James Bond: The Authorized Biography
- First edition cover
- Author: John Pearson
- Cover artist: Bartholomew Wilkins and Partners (Sidgwick & Jackson ed.)
- Language: English
- Series: James Bond
- Genre: Biography, Spy novel
- Publisher: Sidgwick & Jackson
- Publication date: 1973
- Publication place: United Kingdom
- Media type: Print (Hardcover and Paperback)
- Pages: 317 pp (first edition, hardback)
- ISBN: 0-283-97946-1 (first edition, hardback)
- OCLC: 2736297
- Dewey Decimal: 823/.9/14
- LC Class: PZ4.P36247 Jam PR6066.E2

= James Bond: The Authorized Biography of 007 =

1973 biography by John Pearson

James Bond: The Authorized Biography of 007 (laterJames Bond: The Authorised Biography) by John Pearson, is a fictional biography of James Bond, first published in 1973; Pearson also wrote the biography The Life of Ian Fleming (1966).

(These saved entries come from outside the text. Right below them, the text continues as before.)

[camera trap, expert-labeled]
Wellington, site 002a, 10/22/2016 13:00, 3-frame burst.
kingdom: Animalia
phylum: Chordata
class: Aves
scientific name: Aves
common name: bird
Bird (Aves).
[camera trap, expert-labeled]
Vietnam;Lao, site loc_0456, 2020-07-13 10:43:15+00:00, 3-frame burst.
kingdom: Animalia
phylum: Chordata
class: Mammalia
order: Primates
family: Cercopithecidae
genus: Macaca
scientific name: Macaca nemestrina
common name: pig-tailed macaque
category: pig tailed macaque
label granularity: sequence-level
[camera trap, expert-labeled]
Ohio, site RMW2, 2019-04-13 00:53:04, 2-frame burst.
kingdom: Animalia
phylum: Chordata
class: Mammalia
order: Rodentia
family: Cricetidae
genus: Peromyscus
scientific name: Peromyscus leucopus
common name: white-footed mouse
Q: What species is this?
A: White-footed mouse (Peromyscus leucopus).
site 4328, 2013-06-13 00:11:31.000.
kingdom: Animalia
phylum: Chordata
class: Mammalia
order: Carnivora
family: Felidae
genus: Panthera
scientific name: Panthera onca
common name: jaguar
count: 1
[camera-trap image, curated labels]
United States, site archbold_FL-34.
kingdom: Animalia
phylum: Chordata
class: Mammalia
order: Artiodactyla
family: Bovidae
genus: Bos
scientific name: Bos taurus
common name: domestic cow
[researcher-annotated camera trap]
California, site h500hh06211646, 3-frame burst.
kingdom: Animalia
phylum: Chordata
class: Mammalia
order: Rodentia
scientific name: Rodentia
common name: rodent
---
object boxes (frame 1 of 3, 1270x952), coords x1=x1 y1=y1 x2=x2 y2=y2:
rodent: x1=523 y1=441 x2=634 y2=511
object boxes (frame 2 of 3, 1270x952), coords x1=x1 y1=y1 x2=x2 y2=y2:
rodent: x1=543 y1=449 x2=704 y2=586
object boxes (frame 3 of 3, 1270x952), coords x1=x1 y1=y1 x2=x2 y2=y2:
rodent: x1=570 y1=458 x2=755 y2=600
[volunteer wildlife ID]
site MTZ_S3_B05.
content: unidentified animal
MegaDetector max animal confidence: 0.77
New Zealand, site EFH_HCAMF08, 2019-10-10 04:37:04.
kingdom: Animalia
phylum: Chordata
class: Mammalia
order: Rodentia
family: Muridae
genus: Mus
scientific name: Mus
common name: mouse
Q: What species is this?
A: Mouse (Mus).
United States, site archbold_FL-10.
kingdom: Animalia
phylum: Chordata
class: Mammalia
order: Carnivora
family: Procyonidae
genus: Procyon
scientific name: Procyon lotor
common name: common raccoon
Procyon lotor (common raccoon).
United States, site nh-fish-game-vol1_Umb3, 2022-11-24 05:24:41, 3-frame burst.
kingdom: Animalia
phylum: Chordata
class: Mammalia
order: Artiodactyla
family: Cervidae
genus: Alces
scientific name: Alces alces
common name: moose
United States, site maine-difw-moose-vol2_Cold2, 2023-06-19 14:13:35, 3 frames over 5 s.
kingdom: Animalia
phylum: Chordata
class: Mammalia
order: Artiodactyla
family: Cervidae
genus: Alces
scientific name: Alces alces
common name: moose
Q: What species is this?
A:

The Authorized Biography of 007 was not commissioned by Glidrose Publications. It originated as a spoof novel for publisher Sidgwick & Jackson. However, Pearson knew Peter Janson-Smith, the Glidrose chairman, who gave permission for the work to be published. Consequently, this is the only James Bond book from Glidrose, between 1953 and 1987, not first published by Jonathan Cape, additionally, it is the only Bond novel with a shared copyright credit; Pearson is the only Bond novelist so recognised.

==Plot summary==
The premise of James Bond: The Authorized Biography of 007 is that James Bond is based upon a real MI6 agent. Ian Fleming hinted so in You Only Live Twice, in Bond's obituary, that his adventures were the basis of a series of "sensational novels"; illustrating this contention, that novel's comic strip adaptation used covers from Fleming's James Bond novels.

Writing autobiographically, Pearson begins the story with his own recruitment to MI6 and meeting Sir William Stephenson and a fifty-something Bond in Bermuda. Already, the department had assigned Ian Fleming to write novels based upon the real agent; Fleming was to be truthful about the agent's adventures. The idea was to hide the truth, of Bond's exploits, in plain sight; along the way, Fleming created fictional tales, such as Moonraker, to keep the Soviets guessing what was fact and what was not. Pearson's also incorporates Fleming's flippant claim to not having written The Spy Who Loved Me, but that Vivienne Michel mysteriously sent him the manuscript.

Based upon the success of his Fleming biography, The Life of Ian Fleming (1966), MI6 instruct Pearson to write 007's biography; he is introduced to a retired James Bond – who is in his fifties, yet healthy, sun-tanned, and married to Honeychile Ryder, the heroine of Dr. No. Most of James Bond: The Authorized Biography of 007 is Bond telling his life story, including school and first MI6 missions, referring to most every novel and short story and, briefly, to Colonel Sun, the Robert Markham series-continuation novel. At conclusion, as Bond rushes to another mission (contrary to mandatory retirement), John Pearson is invited to assume Ian Fleming's scribal duties, like Dr. John Watson assumed with Sherlock Holmes.

==Publication history==
- UK first hardback edition: 1973 Sidgwick & Jackson
- U.S. first hardback edition: 1974 William Morrow & Company
- UK first paperback edition: 1975 Pan Books
- U.S. first paperback edition: March 1975 Pyramid Books
- UK hardcover reprint: 1985 Granada
- UK paperback reprint: 1986 Grafton
- U.S. paperback reprint: 1986 Grove Press
- UK paperback reprint: 2023 Ian Fleming Publications

Out of print since the 1990s, a reprinting of the book was released in 2008. The reprint shortens the book's title to James Bond: The Authorised Biography.

==Reception==

The novel's canonical status as biography is debatable. Some fans consider it canon with Ian Fleming's James Bond novel series, while other aficionados consider it apocryphal. Elements of the biography are contradicted by "official" Bond fiction, notably Charlie Higson's Young Bond series, which suggests that James Bond was born in Switzerland, as opposed to Pearson's suggestion that Bond was born in Wattenscheid, Germany. Unlike the later Bond novels by John Gardner and Raymond Benson, which are not of (although still based upon) Fleming's continuity, such is not the case with Pearson's book, along with the continuation novel Colonel Sun, by Kingsley Amis, (to which Pearson refers). As those books occur in the same time as Fleming's Bond novels, their being canonical with Fleming's books is debatable, yet Pan Books, one British publisher of Bond novels, includes Pearson's book, James Bond: The Authorized Biography of 007, as an official series entry of their first paperback edition series.